Сообщение Министерства Изобилия закончилось под новый звук трубы и сменилось какой-то дребезжащей музыкой. Парсонс, которого бомбардировка цифрами привела в состояние смутного восторга, вытащил трубку изо рта.

– В этом году Министерство Изобилия определенно проделало большую работу, – сказал он, встряхивая головою с видом знатока. – Кстати, Смит, старина, у вас, конечно, не найдется бритвенных лезвий для меня?

– Ни одного, – ответил Уинстон. – Я сам бреюсь одним и тем же шесть недель.

– Ну, ясно.
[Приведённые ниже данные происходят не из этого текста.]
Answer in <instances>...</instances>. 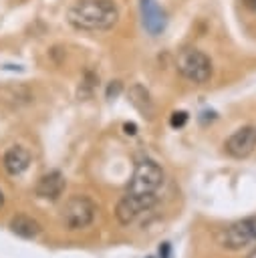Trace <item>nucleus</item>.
I'll use <instances>...</instances> for the list:
<instances>
[{
    "label": "nucleus",
    "instance_id": "1",
    "mask_svg": "<svg viewBox=\"0 0 256 258\" xmlns=\"http://www.w3.org/2000/svg\"><path fill=\"white\" fill-rule=\"evenodd\" d=\"M163 185V171L153 159H141L135 165L131 181L127 185L125 196L119 200L115 216L117 220L127 226L131 224L141 212L149 210L157 202V191Z\"/></svg>",
    "mask_w": 256,
    "mask_h": 258
},
{
    "label": "nucleus",
    "instance_id": "2",
    "mask_svg": "<svg viewBox=\"0 0 256 258\" xmlns=\"http://www.w3.org/2000/svg\"><path fill=\"white\" fill-rule=\"evenodd\" d=\"M67 20L77 30H109L119 20V8L113 0H79L69 8Z\"/></svg>",
    "mask_w": 256,
    "mask_h": 258
},
{
    "label": "nucleus",
    "instance_id": "3",
    "mask_svg": "<svg viewBox=\"0 0 256 258\" xmlns=\"http://www.w3.org/2000/svg\"><path fill=\"white\" fill-rule=\"evenodd\" d=\"M95 214H97V206L91 198L87 196H71L62 210H60V222L67 230L75 232V230H83L87 226L93 224L95 220Z\"/></svg>",
    "mask_w": 256,
    "mask_h": 258
},
{
    "label": "nucleus",
    "instance_id": "4",
    "mask_svg": "<svg viewBox=\"0 0 256 258\" xmlns=\"http://www.w3.org/2000/svg\"><path fill=\"white\" fill-rule=\"evenodd\" d=\"M177 71L189 83L204 85L212 77V60L198 48H183L177 54Z\"/></svg>",
    "mask_w": 256,
    "mask_h": 258
},
{
    "label": "nucleus",
    "instance_id": "5",
    "mask_svg": "<svg viewBox=\"0 0 256 258\" xmlns=\"http://www.w3.org/2000/svg\"><path fill=\"white\" fill-rule=\"evenodd\" d=\"M220 246L226 250H242L256 242V216L238 220L230 226H226L218 236Z\"/></svg>",
    "mask_w": 256,
    "mask_h": 258
},
{
    "label": "nucleus",
    "instance_id": "6",
    "mask_svg": "<svg viewBox=\"0 0 256 258\" xmlns=\"http://www.w3.org/2000/svg\"><path fill=\"white\" fill-rule=\"evenodd\" d=\"M226 151L236 157V159H244L248 157L254 149H256V127L254 125H246L240 127L238 131H234L228 139H226Z\"/></svg>",
    "mask_w": 256,
    "mask_h": 258
},
{
    "label": "nucleus",
    "instance_id": "7",
    "mask_svg": "<svg viewBox=\"0 0 256 258\" xmlns=\"http://www.w3.org/2000/svg\"><path fill=\"white\" fill-rule=\"evenodd\" d=\"M141 20L149 34H159L165 28V12L157 4V0H139Z\"/></svg>",
    "mask_w": 256,
    "mask_h": 258
},
{
    "label": "nucleus",
    "instance_id": "8",
    "mask_svg": "<svg viewBox=\"0 0 256 258\" xmlns=\"http://www.w3.org/2000/svg\"><path fill=\"white\" fill-rule=\"evenodd\" d=\"M65 185H67V181H65V175L60 171H48V173H44L38 179V183H36V196L42 198V200L54 202V200H58L62 196Z\"/></svg>",
    "mask_w": 256,
    "mask_h": 258
},
{
    "label": "nucleus",
    "instance_id": "9",
    "mask_svg": "<svg viewBox=\"0 0 256 258\" xmlns=\"http://www.w3.org/2000/svg\"><path fill=\"white\" fill-rule=\"evenodd\" d=\"M30 165V153L28 149L14 145L4 153V167L10 175H20L22 171H26V167Z\"/></svg>",
    "mask_w": 256,
    "mask_h": 258
},
{
    "label": "nucleus",
    "instance_id": "10",
    "mask_svg": "<svg viewBox=\"0 0 256 258\" xmlns=\"http://www.w3.org/2000/svg\"><path fill=\"white\" fill-rule=\"evenodd\" d=\"M10 230H12L16 236L24 238V240H32V238H36V236L40 234V224H38L34 218L20 214V216H14V218L10 220Z\"/></svg>",
    "mask_w": 256,
    "mask_h": 258
},
{
    "label": "nucleus",
    "instance_id": "11",
    "mask_svg": "<svg viewBox=\"0 0 256 258\" xmlns=\"http://www.w3.org/2000/svg\"><path fill=\"white\" fill-rule=\"evenodd\" d=\"M129 101L133 103V107L143 115V117H151L153 115V103H151V97L147 93L145 87L141 85H133L131 91H129Z\"/></svg>",
    "mask_w": 256,
    "mask_h": 258
},
{
    "label": "nucleus",
    "instance_id": "12",
    "mask_svg": "<svg viewBox=\"0 0 256 258\" xmlns=\"http://www.w3.org/2000/svg\"><path fill=\"white\" fill-rule=\"evenodd\" d=\"M185 121H187V113H185V111H175V113H171L169 125H171V127H183Z\"/></svg>",
    "mask_w": 256,
    "mask_h": 258
},
{
    "label": "nucleus",
    "instance_id": "13",
    "mask_svg": "<svg viewBox=\"0 0 256 258\" xmlns=\"http://www.w3.org/2000/svg\"><path fill=\"white\" fill-rule=\"evenodd\" d=\"M121 93V83L119 81H111L107 87V99H115Z\"/></svg>",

Я просто так решил спросить, старина.

– Очень сожалею, – добавил Уинстон.

Голос за соседним столиком, замолчавший было во время сообщения Министерства Изобилия, опять закрякал так же громко, как и прежде. Уинстон почему-то вдруг поймал себя на том, что думает о госпоже Парсонс с ее прямыми прядями волос и пыльным морщинистым лицом. Не далее, чем через два года дети донесут на нее в Полицию Мысли. Госпожу Парсонс распылят. Сайми распылят. Уинстона распылят, О’Брайена распылят. Но зато Парсонса никогда не распылят. Маленьких жукообразных человечков, которые так проворно носятся по лабиринту коридоров Министерства, тоже никогда не распылят. И брюнетку из Отдела Беллетристики никогда не распылят. Казалось, он чутьем угадывал, кто выживет и кто погибнет, хотя и не легко было сказать, что именно позволит людям выжить.